Amy’s spelling shows strengths in her awareness of the sounds in words (phonological awareness) but insecurities in her knowledge of which letters and letter sequences should be mapped to those sounds. This is part of orthographic knowledge (which in its broadest sense can also be considered to include information about other written marks, such as punctuation, abbreviations and special symbols).
Although Amy passed her ‘phonics screening check’, and she knows which letter or letters can represent the 44 sounds or phonemes in English, she often chooses a letter combination that is not correct in that context, or a combination that is not permissible in English at all. For example, she knows that the sound /k/ can sometimes be represented by <ck>, and that this may occur at the end of a word, but her spelling of <asck> for ‘ask’ shows that she has not fully grasped the context in which this <ck> spelling occurs (after a short vowel) nor the fact that <ck> cannot follow <s> in English at all. Similarly, <Wy> captures the sounds in the word ‘why’ correctly, but this combination of letters does not occur in English. Amy does not have a reliable sense of when a word ‘looks right’, suggesting she has does not have an extensive bank of visual images of words in her mind, despite a lot of experience of reading. The ‘missing link’ in her literacy development is related to orthographic processing or ‘the ability to form and retrieve letters, letter sequences and spelling patterns’ (Holden, 2024).
Over the past few decades, the perception of dyslexia as a language-based disorder has become firmly established, leading to a focus on phonological processing (the ability to identify, manipulate, remember and quickly retrieve speech sounds). This is important in the earliest stages of learning to read and write, when children become consciously aware of the sounds in words and learn how letters can be mapped to them in a systematic way (phonics). It helps them to ‘decode’ letters to sounds to read, and ‘encode’ sounds to letters to spell. Proficient readers and writers, however, establish automatic connections between sounds and letters (orthographic mappings) so that decoding and encoding are not needed.
To make these automatic connections successfully and be skilled in orthographic processing, phonological awareness and phonics knowledge are not enough. While the pronunciation of English words has evolved over the centuries, aspects of spelling have often remained constant, meaning that words are not always spelt as they sound. Furthermore, many sounds can be represented in multiple ways, so that the correct choice in a specific word can only be made by having a mental image of that word from previous experience of it.

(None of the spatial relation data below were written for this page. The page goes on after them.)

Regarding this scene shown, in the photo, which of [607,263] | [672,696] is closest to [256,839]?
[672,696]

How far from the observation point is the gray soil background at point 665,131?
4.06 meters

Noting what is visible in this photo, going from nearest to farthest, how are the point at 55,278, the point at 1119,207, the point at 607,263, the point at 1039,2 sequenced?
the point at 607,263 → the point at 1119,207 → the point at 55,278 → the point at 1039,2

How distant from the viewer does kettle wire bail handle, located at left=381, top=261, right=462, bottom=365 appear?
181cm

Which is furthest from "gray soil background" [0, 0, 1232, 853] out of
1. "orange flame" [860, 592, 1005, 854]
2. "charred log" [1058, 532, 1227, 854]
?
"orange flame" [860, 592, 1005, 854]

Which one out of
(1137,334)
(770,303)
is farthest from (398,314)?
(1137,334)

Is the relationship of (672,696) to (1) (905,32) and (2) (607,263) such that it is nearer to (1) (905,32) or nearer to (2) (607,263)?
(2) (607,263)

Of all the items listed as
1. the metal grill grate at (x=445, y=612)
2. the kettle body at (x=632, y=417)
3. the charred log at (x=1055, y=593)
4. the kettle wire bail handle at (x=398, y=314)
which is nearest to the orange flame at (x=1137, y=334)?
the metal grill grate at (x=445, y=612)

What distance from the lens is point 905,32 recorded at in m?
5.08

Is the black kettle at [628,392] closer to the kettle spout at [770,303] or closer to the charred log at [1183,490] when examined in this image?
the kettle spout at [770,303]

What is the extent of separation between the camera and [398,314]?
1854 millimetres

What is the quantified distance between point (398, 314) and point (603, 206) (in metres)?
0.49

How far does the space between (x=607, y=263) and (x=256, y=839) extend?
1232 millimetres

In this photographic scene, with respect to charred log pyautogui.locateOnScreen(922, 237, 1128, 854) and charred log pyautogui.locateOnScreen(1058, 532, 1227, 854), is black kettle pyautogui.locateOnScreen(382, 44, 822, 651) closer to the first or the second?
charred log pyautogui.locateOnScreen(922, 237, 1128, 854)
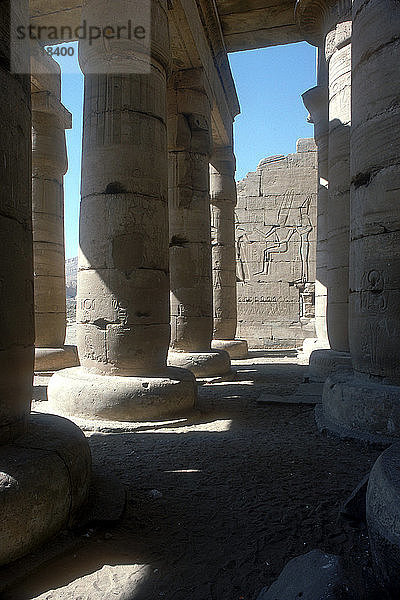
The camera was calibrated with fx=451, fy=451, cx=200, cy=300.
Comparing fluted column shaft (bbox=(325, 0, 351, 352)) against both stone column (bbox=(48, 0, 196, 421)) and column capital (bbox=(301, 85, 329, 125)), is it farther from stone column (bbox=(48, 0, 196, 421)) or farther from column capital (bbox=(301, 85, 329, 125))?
stone column (bbox=(48, 0, 196, 421))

For some people, orthographic knowledge is acquired automatically, through repeated exposure to words when reading. Others need to be explicitly taught to recognise letter patterns, learn spelling conventions and memorise letter sequences. Understanding of etymology (word origins) and morphology (structure) can support the development of orthographic knowledge.
The ‘Delphi Definition’ of dyslexia that was introduced in the UK this year (Carroll et al, 2024), brought with it a new wave of interest in orthographic processing. Although phonological processing is identified within this definition as being the area of cognition in which difficulties most commonly lie in dyslexia, orthographic processing is also acknowledged as having an impact and it is stated that orthographic skills should be assessed.
These can be assessed informally through analysis of writing, but some new tools are also available for formal investigation: The Test of Orthographic Competence, Second Edition (TOC-2) and certain subtests of the Tests of Dyslexia (TOD). These are both available from Hogrefe and can be used to help identify challenges in orthographic processing that might previously have been overlooked, enabling the planning of effective intervention.